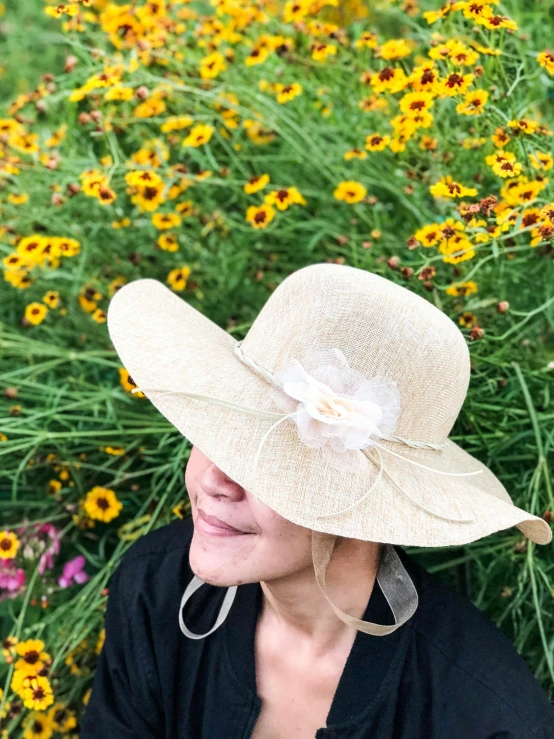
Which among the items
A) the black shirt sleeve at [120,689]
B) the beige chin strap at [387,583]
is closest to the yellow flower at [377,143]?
the beige chin strap at [387,583]

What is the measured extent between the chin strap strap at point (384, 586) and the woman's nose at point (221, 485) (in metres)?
0.11

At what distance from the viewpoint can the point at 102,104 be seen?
1.74m

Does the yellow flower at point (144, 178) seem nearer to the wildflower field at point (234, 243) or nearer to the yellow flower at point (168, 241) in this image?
the wildflower field at point (234, 243)

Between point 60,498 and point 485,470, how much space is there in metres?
0.83

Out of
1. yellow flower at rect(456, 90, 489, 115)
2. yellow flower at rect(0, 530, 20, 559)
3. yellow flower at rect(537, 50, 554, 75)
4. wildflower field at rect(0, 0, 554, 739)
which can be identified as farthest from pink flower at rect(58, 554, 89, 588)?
yellow flower at rect(537, 50, 554, 75)

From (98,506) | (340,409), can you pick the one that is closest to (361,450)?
(340,409)

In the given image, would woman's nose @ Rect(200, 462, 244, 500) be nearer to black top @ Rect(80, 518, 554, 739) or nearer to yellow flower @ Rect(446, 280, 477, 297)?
black top @ Rect(80, 518, 554, 739)

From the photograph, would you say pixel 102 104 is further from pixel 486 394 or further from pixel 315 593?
pixel 315 593

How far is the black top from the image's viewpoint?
1087 mm

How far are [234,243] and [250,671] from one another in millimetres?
1029

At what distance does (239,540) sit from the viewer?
3.32 ft

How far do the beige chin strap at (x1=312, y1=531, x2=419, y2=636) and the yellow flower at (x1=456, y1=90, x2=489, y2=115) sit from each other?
2.30 feet

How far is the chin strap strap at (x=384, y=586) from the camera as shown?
3.21 feet

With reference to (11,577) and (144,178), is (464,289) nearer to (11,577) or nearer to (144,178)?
(144,178)
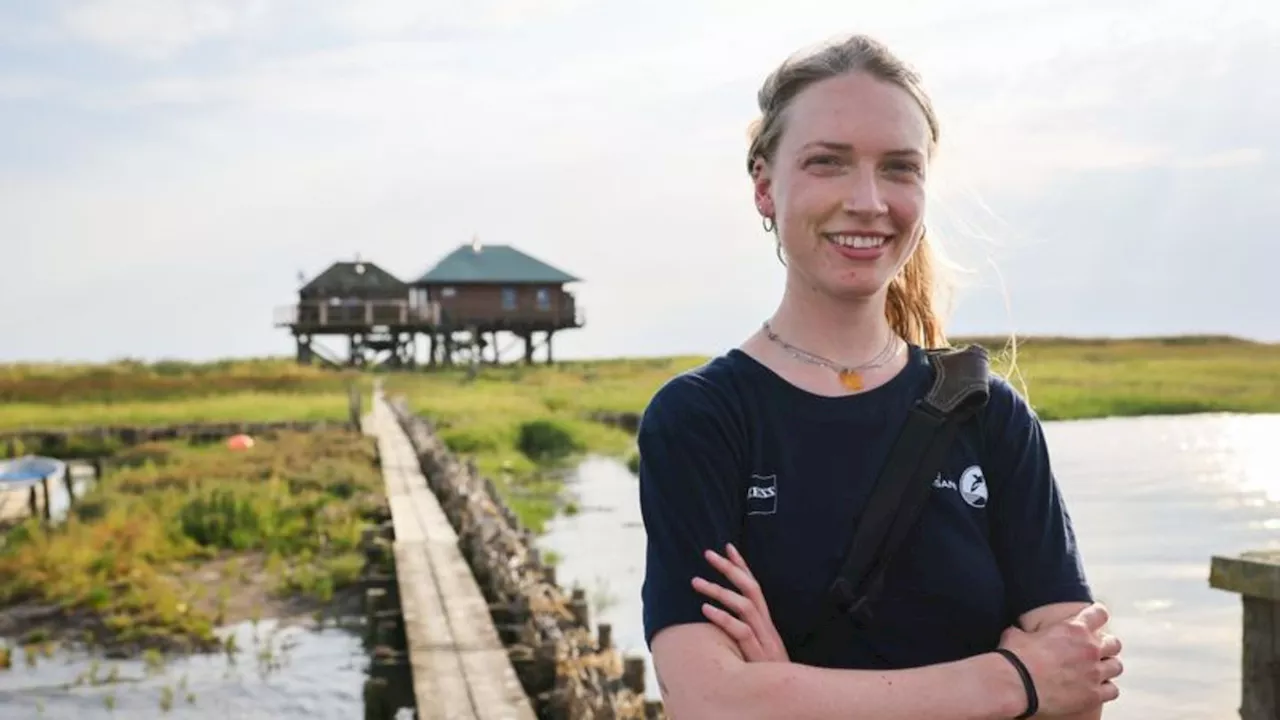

▬▬▬▬▬▬▬▬▬▬

» Required task
Transcribe every entry above word for word. Leave the pictures out of your transcription.

» Response to the task
Which among the items
A) the black shirt sleeve at [120,689]
B) the beige chin strap at [387,583]
is closest to the yellow flower at [377,143]?
the beige chin strap at [387,583]

What is the measured extent between the chin strap strap at point (384, 586) and the woman's nose at point (221, 485) (in metres)?
0.11

At what distance from the viewpoint can the point at 102,104 be seen?
1.74m

Does the yellow flower at point (144, 178) seem nearer to the wildflower field at point (234, 243) or nearer to the yellow flower at point (168, 241) in this image?
the wildflower field at point (234, 243)

Between point 60,498 and point 485,470, how much space is there in metres?
0.83

Out of
1. yellow flower at rect(456, 90, 489, 115)
2. yellow flower at rect(0, 530, 20, 559)
3. yellow flower at rect(537, 50, 554, 75)
4. wildflower field at rect(0, 0, 554, 739)
which can be identified as farthest from pink flower at rect(58, 554, 89, 588)?
yellow flower at rect(537, 50, 554, 75)

From (98,506) | (340,409), can you pick the one that is closest to (361,450)?
(340,409)

In the given image, would woman's nose @ Rect(200, 462, 244, 500) be nearer to black top @ Rect(80, 518, 554, 739) or nearer to yellow flower @ Rect(446, 280, 477, 297)?
black top @ Rect(80, 518, 554, 739)

From the photograph, would you say pixel 102 104 is further from pixel 486 394 or further from pixel 315 593?
pixel 315 593

How far is the black top from the image's viewpoint?
1087 mm

How far are [234,243] and [250,671] from one another in millimetres?
1029

At what distance does (239,540) sit from the viewer?
3.32 ft

How far do the beige chin strap at (x1=312, y1=531, x2=419, y2=636) and the yellow flower at (x1=456, y1=90, x2=489, y2=115) sit from each other?
2.30 feet

How far is the chin strap strap at (x=384, y=586) from the camera as shown?
3.21 feet

With reference to (11,577) and (144,178), is (464,289) nearer to (11,577) or nearer to (144,178)?
(144,178)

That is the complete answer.